Baby Dolphin Down
It was yet another guided motorboat search for dolphins and whales. Really we’d have preferred to snorkel that afternoon, but the search was included with the snorkeling expedition. Just as we were getting deeply bored, we sighted our first and only dolphin of the day: it was a juvenile, about a meter long, a pantropical spotted dolphin but too young to have spots. We followed it slowly for a minute or so and it tried to evade us, but it didn’t do a very good job – it didn’t stay submerged for more than a few seconds. And we were puzzled that no other dolphins were nearby.
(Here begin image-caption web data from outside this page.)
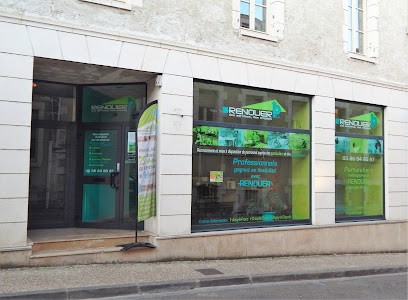 RENOUER Tonnerre, Agence de Travail Intérimaire à Tonnerre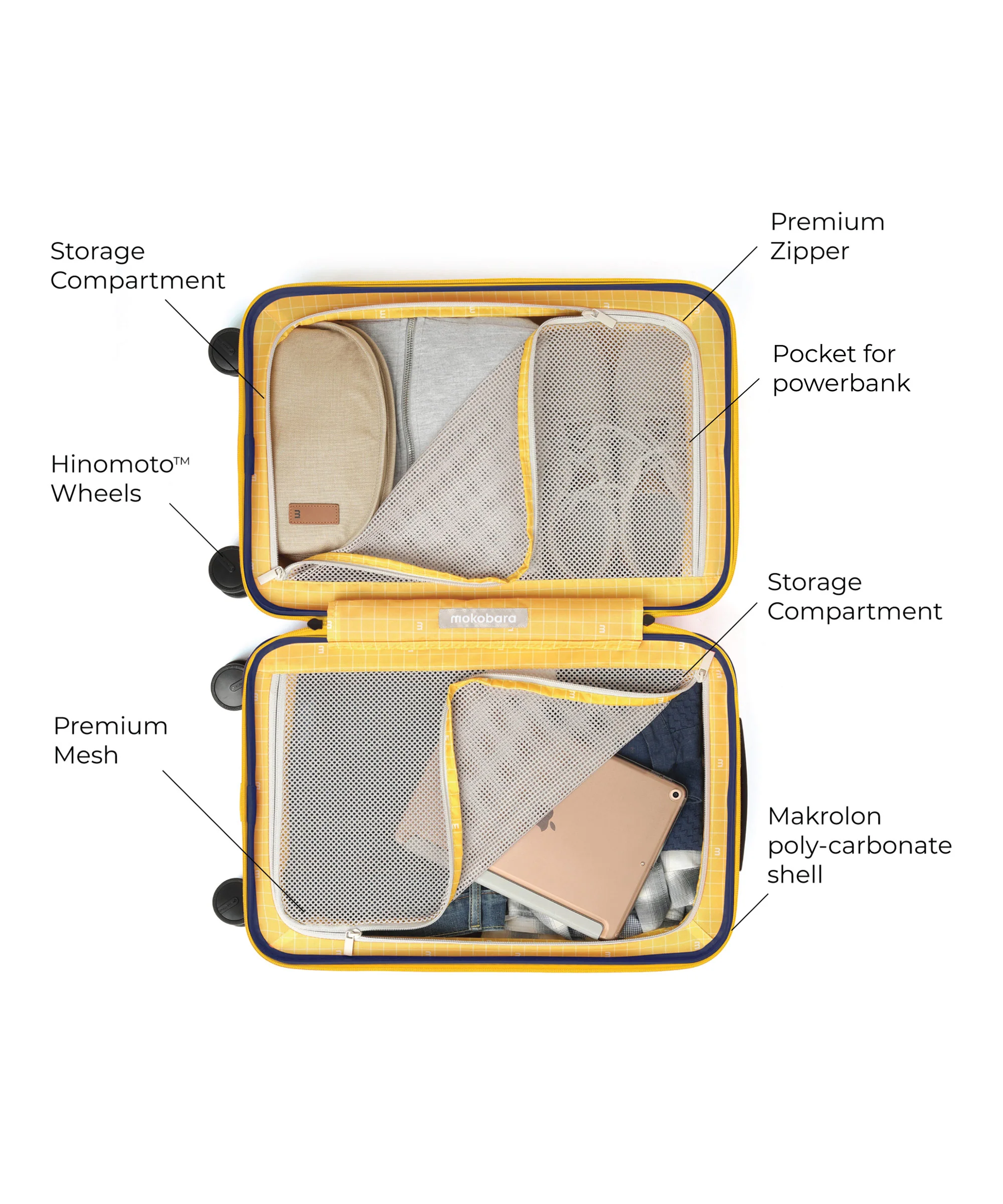 Product image 86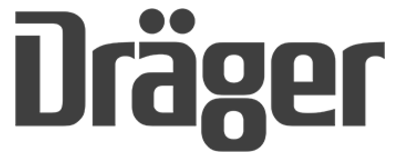 Dräger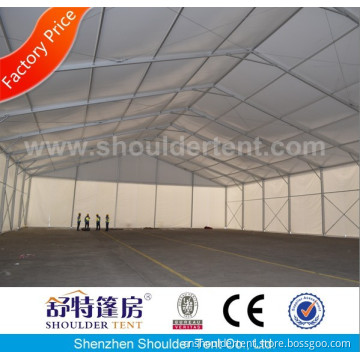 Grow Tents for Sale (SDC2048)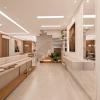 Iung Interiores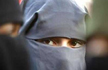 Bihar woman Yasmeen arrested from Delhi airport; was going to Kabul to join ISIS?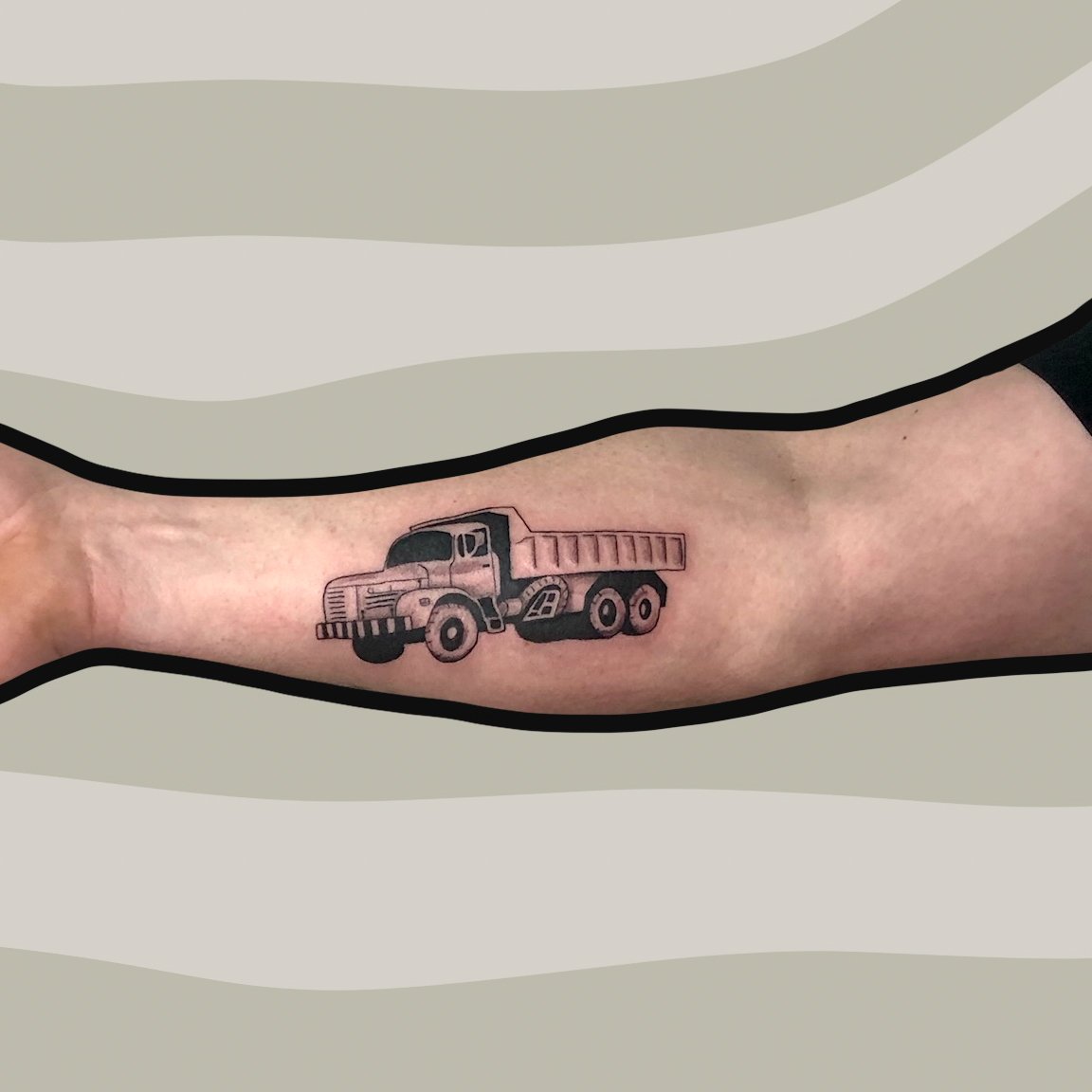 takieo_tattoo-Warszawa-tatuaż-57136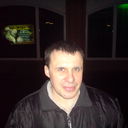  ,   , 52 ,  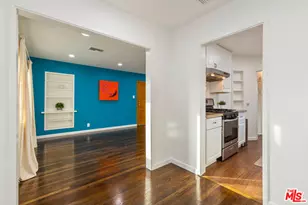811 E Nutwood St, Inglewood, CA 90301 - Photo 9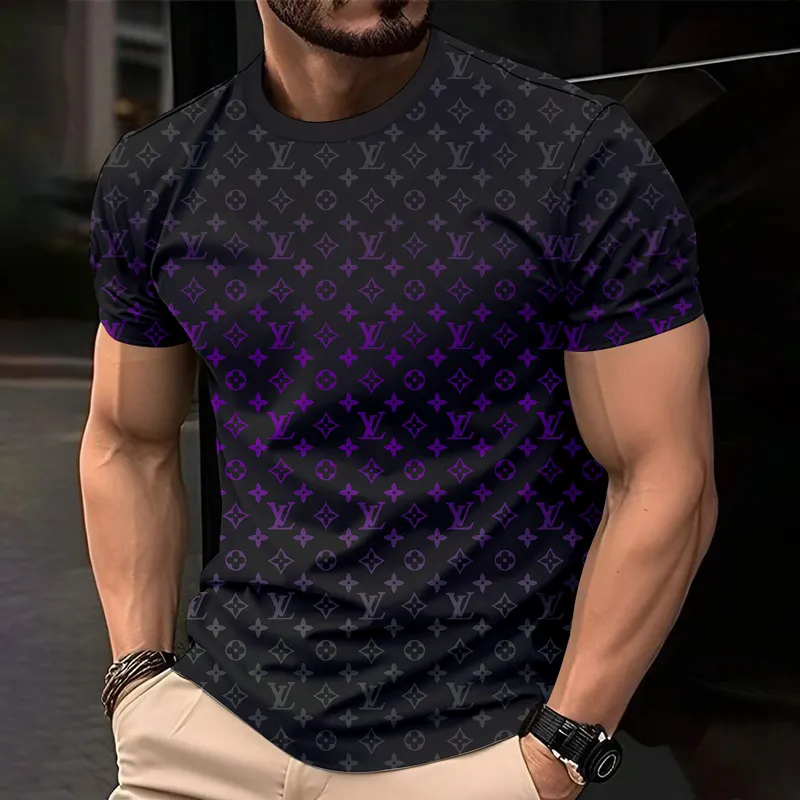 Limited2BEdition2B20242BLuxury2BBrand2BUnisex2BT Shirt2BE280932BCHIC180705 5 9cSx4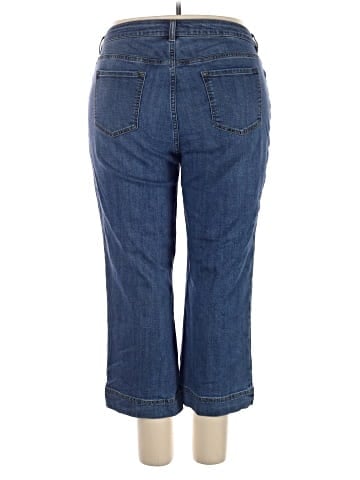 Sejour Jeans (view 2)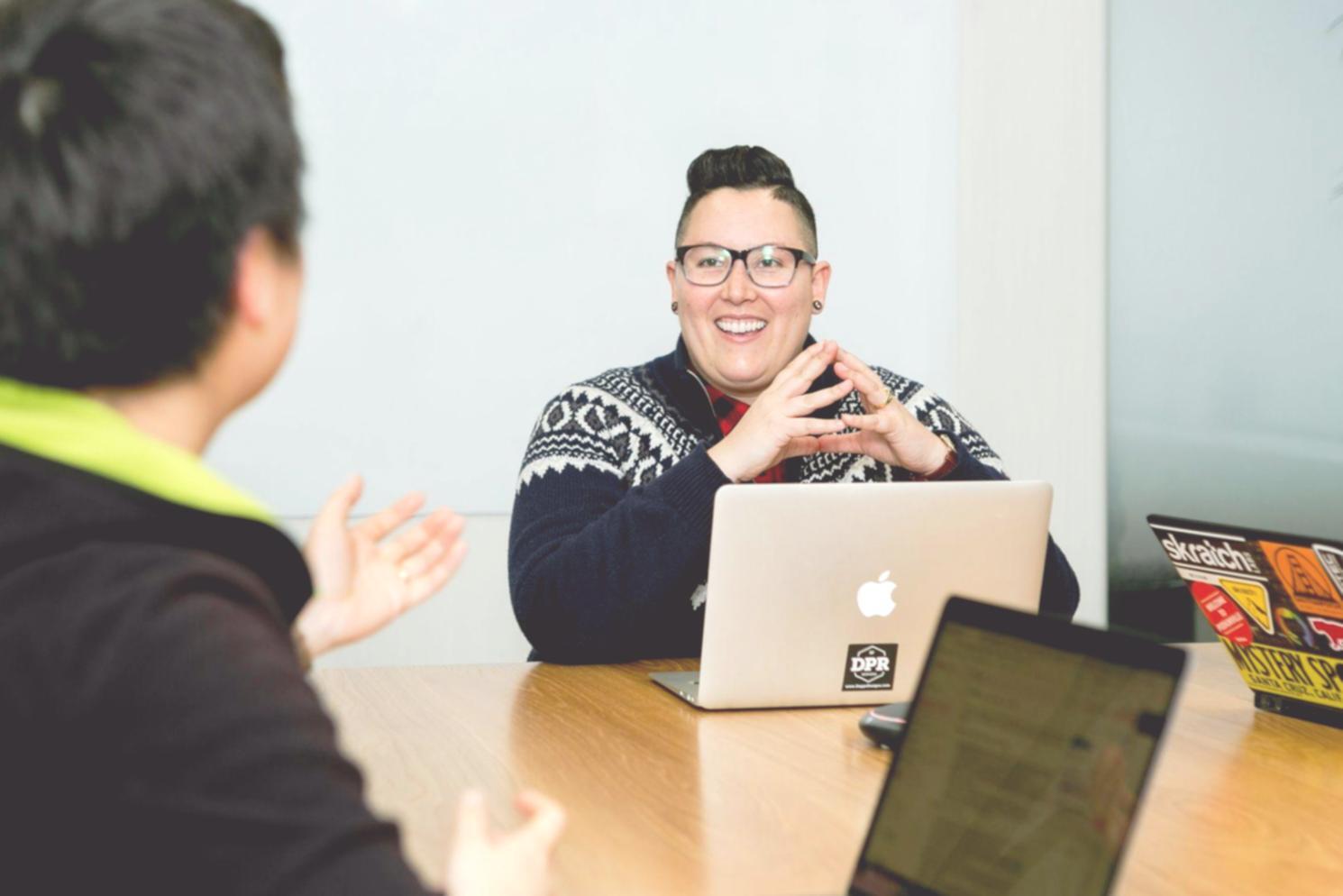 Formation en gestion financière avec des professionnels expérimentés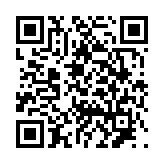 고시/공고 페이지 바로가기 주소(https://www.jangseong.go.kr/q/ezIyOHwxNTN8c2hvd3xwYWdlPTE0NzZ9&e=M&s=3), QRCODE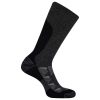 Moab Hiker Crew Sock Moab Hiker Crew Sock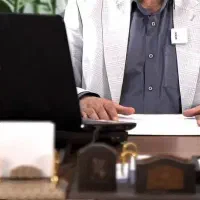 خدمات مالی و مالیاتی شرکتها و اشخاص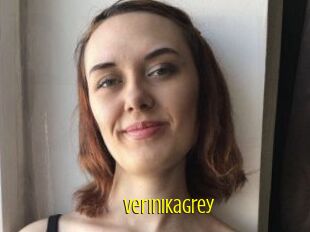 VerinikaGrey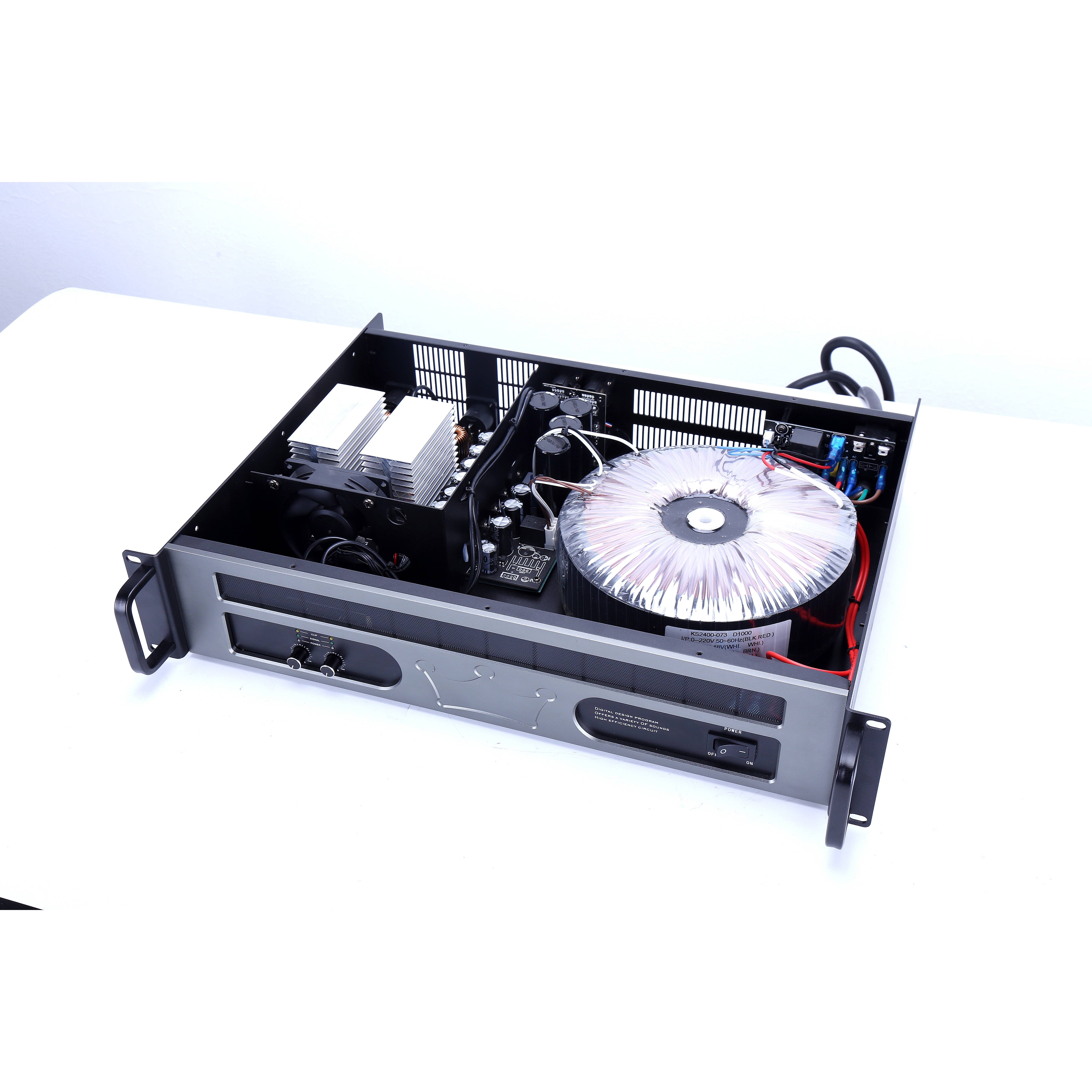 sound equipment/amplifiers/speaker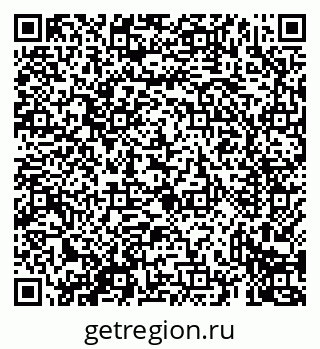 79069435561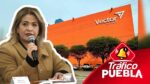 Inversión en Vector sigue vigente hasta 2033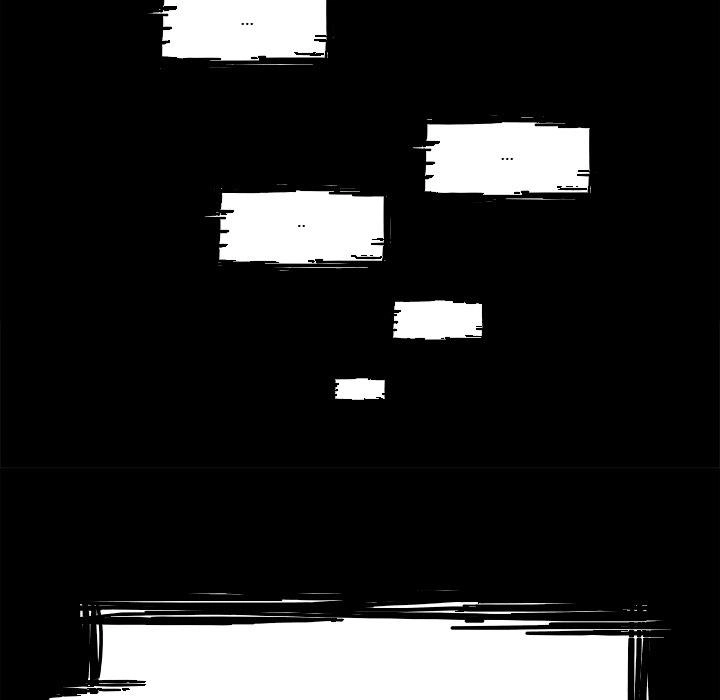 Warble Chapter 59 - 43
What was a juvenile doing alone?
Soon our boat driver realized that the dolphin was ill or injured. It listed as it swam, breathing shallowly. The driver, a young man named Junior, borrowed my fins and tried to capture and aid the dolphin, but it kept evading him. Eventually Junior was able to swim under the dolphin, and he pulled away a length of heavy black commercial fishing line about 30 feet long and tossed it into the boat.
But the dolphin still listed, and did not swim away. Junior returned to the water and a second man from the boat, a young Spaniard on a snorkeling vacation, joined him. Together, they caught the dolphin – which surprised me, I had thought a dolphin could have easily outswum them – and heaved it into the boat for examination. We saw that it was still tightly bound in fishing line, the line cinching its glossy gray hide, and it was bleeding from its mouth, where a big metal hook was stuck sideways.
No one on the boat had a knife. First someone tried cutting the remaining line with a key, but then Susan remembered she had a nail clipper. Someone cut the line with that and Junior yanked the hook out of the dolphin’s mouth. Blood and water sloshed in the bottom of the boat.
Junior and the Spaniard gently lowered the baby dolphin into the sea and held it in a sling of human arms for several minutes, but its breath was getting feebler. When they let it go, it swam a few meters and then sank. It had probably exhausted its last energy trying to escape its rescuers.
Junior said it had probably spent days caught in the line. Then he began bailing out the reddened water.